Ampliamento del Museo con esposizione permanenti e temporanee che vanno dal Risorgimento alla Prima guerra mondiale, valorizzazione di reperti esposti e di quelli in deposito e digitalizzazione dei documenti da rendere disponibili online sul sito della Biblioteca Digitale Faentina. Questi alcuni delle proposte 2017 per il Museo del Risorgimento e dell’età contemporanea di Faenza realizzabili grazie alla sinergia tra la Biblioteca comunale e il mondo dell’associazionismo e del volontariato. E proprio dal mondo del volontariato arrivano alcune figure chiave per la gestione 2017 del Museo: tra queste il nuovo curatore Aldo Ghetti, mentre è stata rinnovata la convenzione con l’associazione Museo del Risorgimento. Inoltre, in linea con altri musei italiani, da febbraio verranno proposte visite guidate la prima domenica del mese e su prenotazione nel weekend, mentre, grazie alla presenza di Chiara Cenni, volontaria del Servizio civile nazionale, sono stati predisposti percorsi didattici tematici per le scuole.

Nel 2016 visitatori più che raddoppiati

Visite più che raddoppiate nel 2016 per il Museo del Risorgimento e dell’età contemporanea di Faenza.
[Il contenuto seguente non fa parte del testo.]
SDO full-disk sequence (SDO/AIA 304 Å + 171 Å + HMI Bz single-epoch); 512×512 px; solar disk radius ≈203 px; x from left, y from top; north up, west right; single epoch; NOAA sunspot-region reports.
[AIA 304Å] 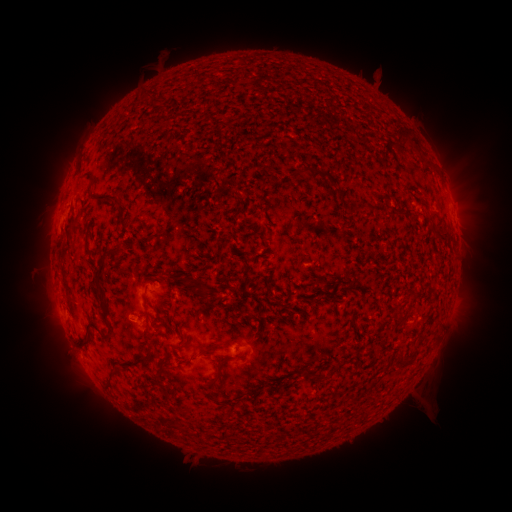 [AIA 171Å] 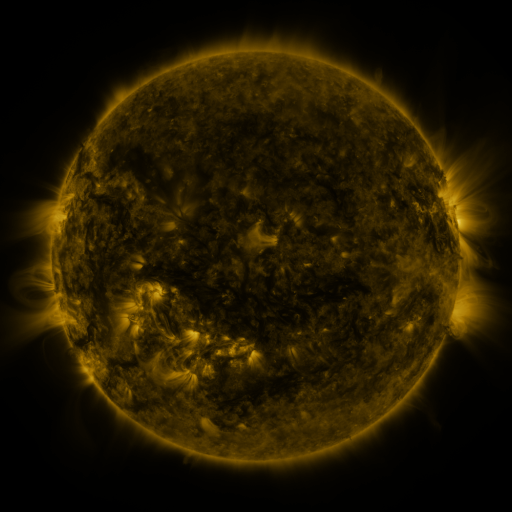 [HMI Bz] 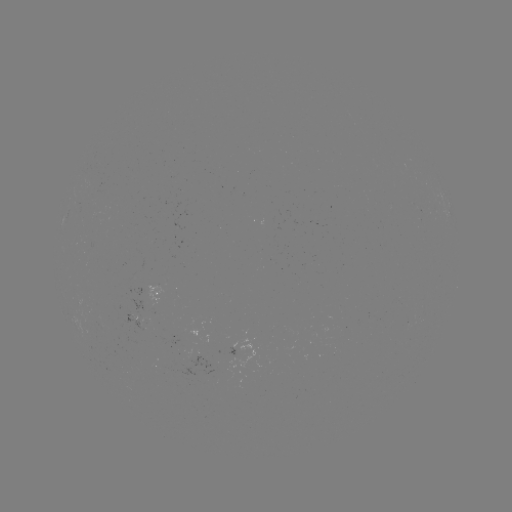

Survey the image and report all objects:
spotted active region: (456, 220)
spotted active region: (163, 289)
Si è passati infatti dalle 1.141 visite del 2015 alle 2.434 del 2016, grazie anche alle aperture straordinarie in occasione di alcuni eventi come Argillà, i Martedì d’estate e la Cena itinerante: eventi che verranno replicati anche per il 2017. Un contributo fondamentale si deve all’apertura della sezione sulla Prima guerra mondiale nel 2015 che ha portato molti appassionati ad avvicinarsi al Museo così come le visite guidate svolte dagli studenti del liceo Classico Torricelli per l’alternanza scuola-lavoro nel periodo estivo.

Gli eventi 2016 al Museo del Risorgimento di Faenza

L'evento "Racconti faentini" del 14 dicembre 2016.
L’evento “Racconti faentini” del 15 dicembre 2016.

Numerosi eventi organizzati dall‘associazione Museo del Risorgimento anche nella cornice del Salone delle feste di Palazzo Laderchi, decorato da Felice Giani. Si è partiti nel 2016 con l’incontro con lo scrittore premio Strega Maurizio Maggiani, autore de Il romanzo della nazione. Hanno fatto seguito la presentazione del volume Il campo inglese a Faenza nella Grande Guerra (1917-1919) a cura di Enzo Casadio e Massimo Valli, di un’opera dedicata alla realizzazione del viale delle Rimembranze, dei libri Verificato per censura, Lettere e cartoline di soldati romagnoli nella prima guerra mondiale, a cura di Giuseppe Bellosi e Marcello Savini e di Faenza nella Grande Guerra di Enzo Casadio. Infine, in occasione degli eventi ufficiali del 72esimo anniversario della Liberazione di Faenza dal nazifascismo il Museo ha ospitato “Racconti faentini: storie di guerra e di libertà” a cura dell’associazione Augusto Bertoni in collaborazione con BuonsensoFaenza.